Once you have kids, you realize that date nights are few and far between. Add to that the whole Army life, moving every few years, and a good solid fear of babysitters.

I’m not afraid of babysitters. That would be irrational. I am more untrustworthy. I need to know a person for about a million years before I can trust them with my kids. And then my kids being the spirited, wild children that they are, the job of babysitter really needs to come with hazard duty pay.

And then of course there’s my messiness, and the fact that I don’t want people to see my messy counters or 2 laundry baskets of Waiting-to-be-Folded clothes. There has to be trust–or a good solid week to clean.

After all is said and done, Justin and I rarely go out. The last time we had date night, it was to go to the military ball in December. You know, where my dress was really pretty, but really tight, making my ribs unable to expand, and me left breathing shallow.

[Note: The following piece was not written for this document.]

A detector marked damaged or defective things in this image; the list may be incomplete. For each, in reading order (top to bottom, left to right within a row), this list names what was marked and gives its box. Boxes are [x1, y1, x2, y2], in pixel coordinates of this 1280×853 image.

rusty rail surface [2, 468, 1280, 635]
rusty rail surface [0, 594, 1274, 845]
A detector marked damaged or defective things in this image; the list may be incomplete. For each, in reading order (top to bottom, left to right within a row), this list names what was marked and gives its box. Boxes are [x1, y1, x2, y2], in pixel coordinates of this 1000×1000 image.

I planned this night over a month ago. Originally we were going to run a 5k and see Transpotting 2 on opening night, because it was supposed to come out on 17 March, and I’m pretty super excited for the 20-years-later sequel. Well, the powers that be have decided that Transpotting 2 shouldn’t come out for 2 more weeks. It’s fine. It just means we get 2 date nights in one month, which is pretty intense for us.

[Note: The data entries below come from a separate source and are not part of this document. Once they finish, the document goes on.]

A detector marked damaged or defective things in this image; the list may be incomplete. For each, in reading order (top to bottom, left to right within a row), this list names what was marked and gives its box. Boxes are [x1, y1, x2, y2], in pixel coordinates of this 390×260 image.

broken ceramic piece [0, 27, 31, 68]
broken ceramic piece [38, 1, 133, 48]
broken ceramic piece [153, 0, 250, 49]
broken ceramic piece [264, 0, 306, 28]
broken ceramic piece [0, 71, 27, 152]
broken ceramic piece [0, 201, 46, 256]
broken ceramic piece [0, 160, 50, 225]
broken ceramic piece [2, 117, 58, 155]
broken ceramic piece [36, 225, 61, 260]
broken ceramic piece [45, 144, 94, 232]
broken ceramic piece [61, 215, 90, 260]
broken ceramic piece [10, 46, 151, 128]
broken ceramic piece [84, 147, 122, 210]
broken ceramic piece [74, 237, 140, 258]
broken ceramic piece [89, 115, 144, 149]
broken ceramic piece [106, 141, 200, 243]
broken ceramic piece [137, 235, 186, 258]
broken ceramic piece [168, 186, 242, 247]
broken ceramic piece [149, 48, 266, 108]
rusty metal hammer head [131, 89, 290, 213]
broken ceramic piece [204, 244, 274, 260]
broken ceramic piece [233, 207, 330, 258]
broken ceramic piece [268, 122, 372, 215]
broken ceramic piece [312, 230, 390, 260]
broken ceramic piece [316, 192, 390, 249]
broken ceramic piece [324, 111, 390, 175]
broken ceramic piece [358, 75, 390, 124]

That leaves us with a 5k. We are running a 5k on date night. Nothing says “I love you” like getting sweaty  and out of breath during a 3.1 mile run. Probably in the rain. Followed by dinner and drinks (for Justin. Because I’ll be driving. And I really don’t drink). Sweaty dinner. With me probably stinky. Because I’m gross. I can’t help it. All I can really hope for is that the rain will wash away some of my gross. But in all honestly, that can’t happen. Unless I bring soap.

Justin: “What’s in your armband? That is not a phone.”

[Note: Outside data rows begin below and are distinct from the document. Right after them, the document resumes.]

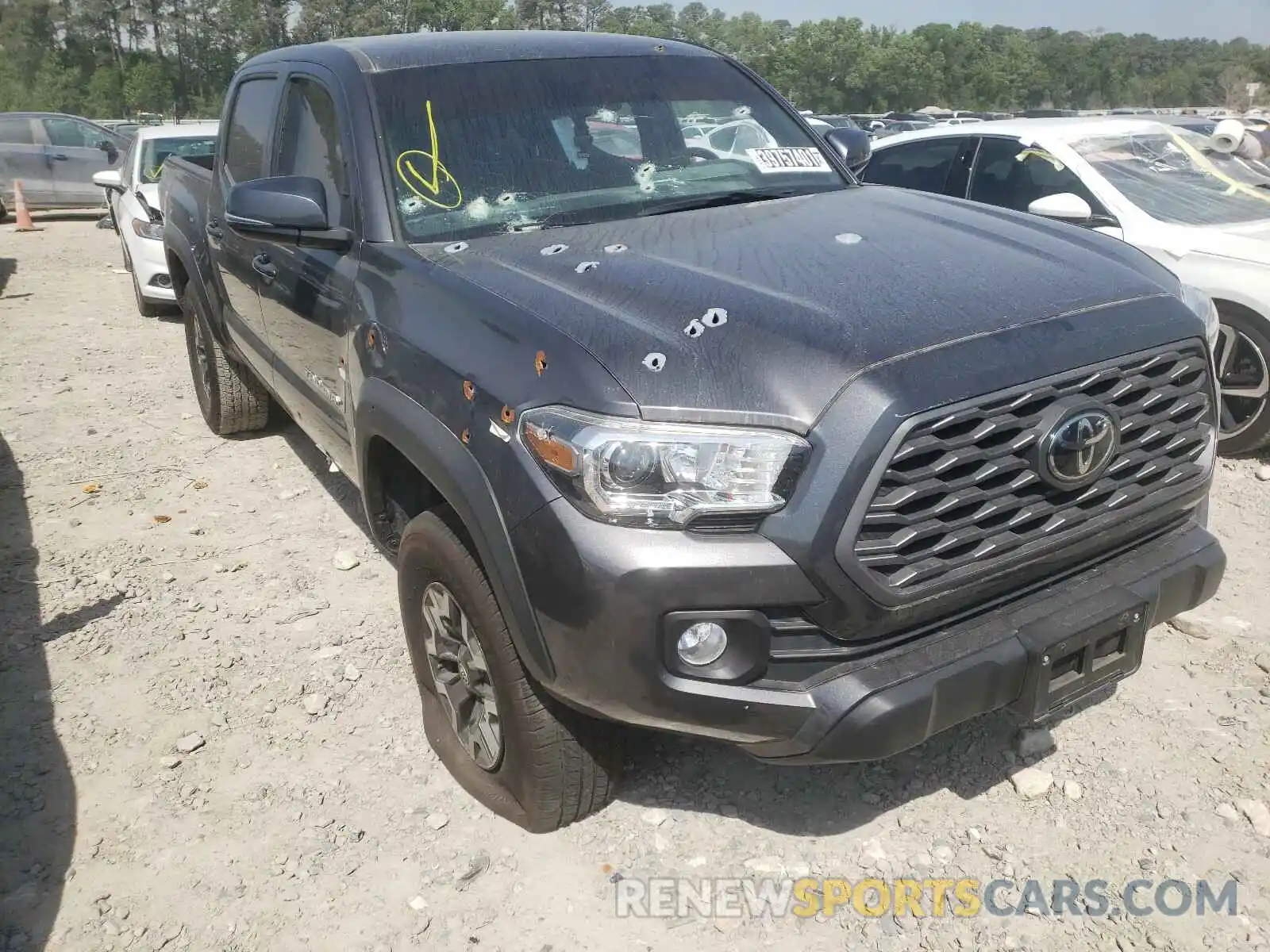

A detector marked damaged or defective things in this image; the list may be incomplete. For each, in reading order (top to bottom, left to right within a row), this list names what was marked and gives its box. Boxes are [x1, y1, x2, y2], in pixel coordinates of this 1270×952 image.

damaged vehicle [95, 121, 219, 316]
cracked windshield [367, 54, 851, 244]
damaged vehicle [159, 33, 1219, 831]
dented hood [413, 187, 1168, 432]
damaged vehicle [870, 117, 1270, 457]
cracked windshield [1080, 124, 1270, 225]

Me: “No, I left my phone in the car and decided I’d be better off sticking a bar of Dove in there. 2 birds, one stone? Maybe?”

I guess the best part is, I’m not a runner. I do a lot of running, but I am by no means a runner. More a faux runner (faux being pronounced FAUX in the proper Justinese). I only decided around this time in 2014 to BECOME a runner. Prior to that, my random announcements that I would start running always ended abruptly. Usually after going out for a proposed 2 mile run, which always turned into about a .2 mile run, and then a wheezy walk back to the house. Meanwhile, Justin has been a runner basically his entire life. Up until the great hamstring tear of 2016, a slow run would be at a 8 or 9 min mile pace. For me, that is basically a sprint from start to finish. There is nothing slow about that. Now he swears he’s slow–we’ll see. I have only said about ten thousand times, “please do not feel obligated to run with me.”

Of course, what would make a 5k with your runner husband better? Oh, you know, deciding that this would be a good morning to start the Friday Kettle Bell class. Knowing full well that the instructor is intense. If you live on Fort Knox, or you are near Fort Knox and military affiliated, and have NOT taken a class with Terry Turner, do yourself a favor and take one. What was I thinking though?! My legs are sore, my arms feel like jello, and I’m going to run tonight?! I chose a 5k for date night?! Justin, carry me.